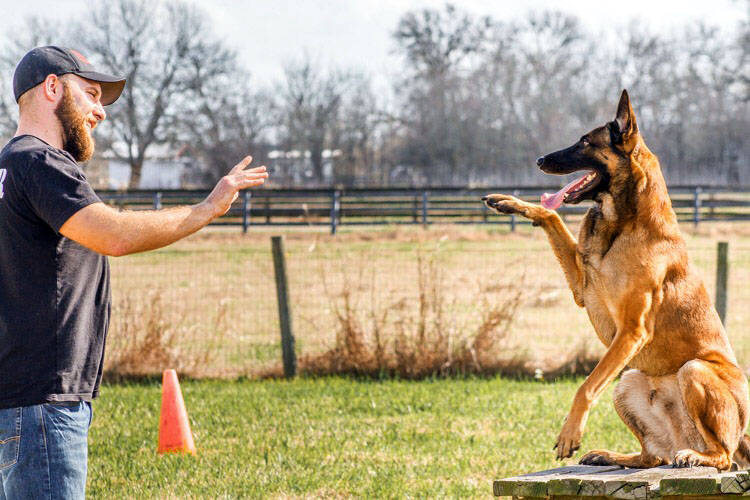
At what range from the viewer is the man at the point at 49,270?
2840 mm

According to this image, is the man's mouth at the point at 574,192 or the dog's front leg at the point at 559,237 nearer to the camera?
the man's mouth at the point at 574,192

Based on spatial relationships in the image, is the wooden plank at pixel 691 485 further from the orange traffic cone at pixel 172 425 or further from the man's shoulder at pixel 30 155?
the orange traffic cone at pixel 172 425

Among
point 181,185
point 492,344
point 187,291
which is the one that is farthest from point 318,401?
point 181,185

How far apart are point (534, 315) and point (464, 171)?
1232 inches

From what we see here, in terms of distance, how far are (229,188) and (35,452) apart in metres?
1.12

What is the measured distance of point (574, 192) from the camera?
404cm

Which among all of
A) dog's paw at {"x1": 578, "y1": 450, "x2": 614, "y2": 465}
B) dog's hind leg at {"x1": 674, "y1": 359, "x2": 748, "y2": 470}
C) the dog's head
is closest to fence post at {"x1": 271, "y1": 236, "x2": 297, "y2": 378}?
dog's paw at {"x1": 578, "y1": 450, "x2": 614, "y2": 465}

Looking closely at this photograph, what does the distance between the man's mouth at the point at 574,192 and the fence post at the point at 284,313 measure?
5353 mm

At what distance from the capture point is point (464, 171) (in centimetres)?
4172

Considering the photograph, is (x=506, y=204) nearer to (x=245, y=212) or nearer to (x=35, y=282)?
(x=35, y=282)

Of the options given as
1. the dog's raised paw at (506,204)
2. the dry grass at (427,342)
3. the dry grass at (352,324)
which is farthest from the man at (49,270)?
the dry grass at (427,342)

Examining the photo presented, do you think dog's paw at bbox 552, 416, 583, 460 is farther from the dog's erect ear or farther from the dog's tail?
the dog's erect ear

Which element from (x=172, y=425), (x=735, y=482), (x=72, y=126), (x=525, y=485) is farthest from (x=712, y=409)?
(x=172, y=425)

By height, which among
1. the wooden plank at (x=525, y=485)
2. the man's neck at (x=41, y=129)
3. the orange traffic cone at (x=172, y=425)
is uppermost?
the man's neck at (x=41, y=129)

▸ **Exercise task**:
Retype, word for word, the stretch of the material from the line containing "By height, which among" through the end of the material.

▸ **The output**:
By height, which among
1. the wooden plank at (x=525, y=485)
2. the man's neck at (x=41, y=129)
3. the orange traffic cone at (x=172, y=425)
is uppermost?
the man's neck at (x=41, y=129)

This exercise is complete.